Lost Hunters Cliff: Saturday June 9, 2012

This past Saturday, Rodney and I rendevoused at the tailhead for Lost Hunter's Cliff.  It had rained hard the night before and was on and off all morning.  We both decided that we'd head into the cliff regardless so we could lower over some of the older routes to see what they were all about and maybe re-clean one or two of them.

An hour later, we were at the base of the impressive, slightly overhanging 90' tall cliff band.  To our surprise, one of the most difficult and stunning routes on the cliff was completely dry...from top to bottom.  We made our way to the top of the cliff to set up a top rope and then preceded to work out all of the moves and sequences on one of Fred Abbuhl's unrepeated 5.13's.
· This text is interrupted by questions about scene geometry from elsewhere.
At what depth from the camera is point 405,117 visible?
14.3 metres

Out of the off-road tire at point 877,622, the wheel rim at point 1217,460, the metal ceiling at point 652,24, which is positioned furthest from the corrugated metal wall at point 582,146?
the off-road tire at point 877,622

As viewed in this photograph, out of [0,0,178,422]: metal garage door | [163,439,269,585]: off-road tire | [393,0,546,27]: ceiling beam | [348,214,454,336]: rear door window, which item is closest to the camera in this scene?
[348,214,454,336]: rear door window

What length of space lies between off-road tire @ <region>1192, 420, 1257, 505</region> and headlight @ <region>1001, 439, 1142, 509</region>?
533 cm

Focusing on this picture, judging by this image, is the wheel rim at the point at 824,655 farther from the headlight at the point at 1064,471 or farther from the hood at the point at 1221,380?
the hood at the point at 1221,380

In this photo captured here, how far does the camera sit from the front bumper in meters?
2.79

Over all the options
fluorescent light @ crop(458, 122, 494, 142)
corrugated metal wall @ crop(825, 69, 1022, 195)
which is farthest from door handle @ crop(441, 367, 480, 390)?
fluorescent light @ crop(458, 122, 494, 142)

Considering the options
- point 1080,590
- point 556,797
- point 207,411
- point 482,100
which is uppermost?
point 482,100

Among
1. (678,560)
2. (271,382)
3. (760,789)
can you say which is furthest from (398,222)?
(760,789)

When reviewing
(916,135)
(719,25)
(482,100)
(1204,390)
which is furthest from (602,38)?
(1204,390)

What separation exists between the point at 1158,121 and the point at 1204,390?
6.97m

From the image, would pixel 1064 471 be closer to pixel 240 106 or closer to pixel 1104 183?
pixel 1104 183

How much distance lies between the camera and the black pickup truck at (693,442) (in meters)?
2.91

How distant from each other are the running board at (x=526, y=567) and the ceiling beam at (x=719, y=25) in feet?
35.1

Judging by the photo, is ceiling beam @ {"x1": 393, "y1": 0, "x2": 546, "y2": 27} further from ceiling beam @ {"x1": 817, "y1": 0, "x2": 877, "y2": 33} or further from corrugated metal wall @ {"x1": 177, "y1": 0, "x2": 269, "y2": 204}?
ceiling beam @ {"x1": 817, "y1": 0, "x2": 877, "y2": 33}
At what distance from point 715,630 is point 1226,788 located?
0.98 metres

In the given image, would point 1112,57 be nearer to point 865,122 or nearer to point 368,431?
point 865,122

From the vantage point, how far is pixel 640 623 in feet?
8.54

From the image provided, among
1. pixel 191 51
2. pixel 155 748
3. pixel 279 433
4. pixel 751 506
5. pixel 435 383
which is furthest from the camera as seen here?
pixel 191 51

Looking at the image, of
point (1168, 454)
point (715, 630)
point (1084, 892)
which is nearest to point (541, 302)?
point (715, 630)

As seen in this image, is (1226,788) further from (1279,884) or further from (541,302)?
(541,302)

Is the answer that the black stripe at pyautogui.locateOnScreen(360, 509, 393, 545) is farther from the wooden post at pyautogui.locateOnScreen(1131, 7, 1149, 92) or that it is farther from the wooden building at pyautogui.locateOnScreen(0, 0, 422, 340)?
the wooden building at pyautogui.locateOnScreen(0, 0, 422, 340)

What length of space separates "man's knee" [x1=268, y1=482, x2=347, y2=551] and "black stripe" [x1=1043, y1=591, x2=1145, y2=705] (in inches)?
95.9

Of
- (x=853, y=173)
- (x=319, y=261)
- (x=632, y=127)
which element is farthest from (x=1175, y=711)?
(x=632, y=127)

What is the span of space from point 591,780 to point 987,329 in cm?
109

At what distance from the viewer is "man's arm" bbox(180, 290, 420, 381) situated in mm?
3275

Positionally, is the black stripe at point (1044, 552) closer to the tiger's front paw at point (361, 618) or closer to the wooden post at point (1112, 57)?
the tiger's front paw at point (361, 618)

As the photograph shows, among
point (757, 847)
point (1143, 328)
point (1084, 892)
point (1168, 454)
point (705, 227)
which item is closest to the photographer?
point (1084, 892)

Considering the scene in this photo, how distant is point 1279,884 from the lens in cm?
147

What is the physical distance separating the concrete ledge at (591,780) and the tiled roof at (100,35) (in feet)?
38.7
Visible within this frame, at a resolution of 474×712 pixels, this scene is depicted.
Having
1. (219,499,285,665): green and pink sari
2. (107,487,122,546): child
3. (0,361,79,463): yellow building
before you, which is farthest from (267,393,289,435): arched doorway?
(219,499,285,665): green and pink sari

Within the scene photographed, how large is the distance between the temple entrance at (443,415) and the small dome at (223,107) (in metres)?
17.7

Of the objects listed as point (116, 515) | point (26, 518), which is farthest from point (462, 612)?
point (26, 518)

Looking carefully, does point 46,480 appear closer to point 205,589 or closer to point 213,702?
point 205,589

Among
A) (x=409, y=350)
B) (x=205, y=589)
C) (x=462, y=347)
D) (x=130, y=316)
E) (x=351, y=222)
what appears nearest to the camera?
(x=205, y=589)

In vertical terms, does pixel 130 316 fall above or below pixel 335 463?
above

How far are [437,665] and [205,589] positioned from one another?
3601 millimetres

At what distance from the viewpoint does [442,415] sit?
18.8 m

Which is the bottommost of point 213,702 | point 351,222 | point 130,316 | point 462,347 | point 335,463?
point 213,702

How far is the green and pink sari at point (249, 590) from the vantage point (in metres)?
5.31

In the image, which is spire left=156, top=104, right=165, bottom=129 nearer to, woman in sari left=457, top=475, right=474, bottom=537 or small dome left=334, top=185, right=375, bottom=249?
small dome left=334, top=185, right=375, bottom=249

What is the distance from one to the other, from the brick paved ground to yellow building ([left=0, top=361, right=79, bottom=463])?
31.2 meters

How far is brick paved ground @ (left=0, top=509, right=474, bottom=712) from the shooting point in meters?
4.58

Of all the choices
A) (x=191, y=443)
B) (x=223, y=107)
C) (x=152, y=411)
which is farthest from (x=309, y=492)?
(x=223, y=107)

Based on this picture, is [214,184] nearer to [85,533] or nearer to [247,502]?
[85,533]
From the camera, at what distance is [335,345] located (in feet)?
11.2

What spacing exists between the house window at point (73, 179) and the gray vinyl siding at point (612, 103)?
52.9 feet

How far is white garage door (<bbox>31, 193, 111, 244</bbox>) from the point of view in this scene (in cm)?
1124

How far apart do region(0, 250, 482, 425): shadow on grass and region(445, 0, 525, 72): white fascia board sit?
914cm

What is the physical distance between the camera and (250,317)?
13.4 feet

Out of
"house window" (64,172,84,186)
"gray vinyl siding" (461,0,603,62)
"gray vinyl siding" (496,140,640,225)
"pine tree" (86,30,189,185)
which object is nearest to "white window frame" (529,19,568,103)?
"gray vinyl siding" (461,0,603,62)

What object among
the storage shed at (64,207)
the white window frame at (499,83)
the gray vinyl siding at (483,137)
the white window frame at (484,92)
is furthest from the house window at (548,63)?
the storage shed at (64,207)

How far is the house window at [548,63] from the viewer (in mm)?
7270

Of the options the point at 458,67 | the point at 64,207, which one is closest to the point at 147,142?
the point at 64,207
I was able to do every move on the route and by the end of our session had put together some pretty decent links.  Basically, I have the route broken down into three distinct pieces.  The first piece is about 30' tall and involves some lower end 5.12 climbing with 3 bolts and maybe one or two pieces of gear.  I felt very solid on this section and had done it clean three times throughout the day. 

The middle section was where all of the excitement was.  You begin this section after a nice rest in a prominant crack 30' off the deck.  Immediately you are forced to crimp hard, high step and thrutch your way through another 30' of V7-V8ish bouldery sequences.  I could do every move in isolation, however, in one continuous push it felt VERY difficult.  There is one move in particular that I already know will be the redpoint crux and it is the last two moves right before another good rest.

The final section is another 30' of climbing to the anchors.  You begin on a nice jug/rest hold and the climbing to the chains felt like mid 5.11 climbing on pretty positive holds.  Despite the holds being positive, the lock off moves are huge and from a continous push from the ground, one could easily come up short on one of these full extension moves.

MAJOR props to Fred Abbuhl for putting this line up in the mid 1990's.  I received an email from Fred and plan on frequenting the cliff with him in the next few months to work on this route as well as equip some of his other test pieces from "back in the day".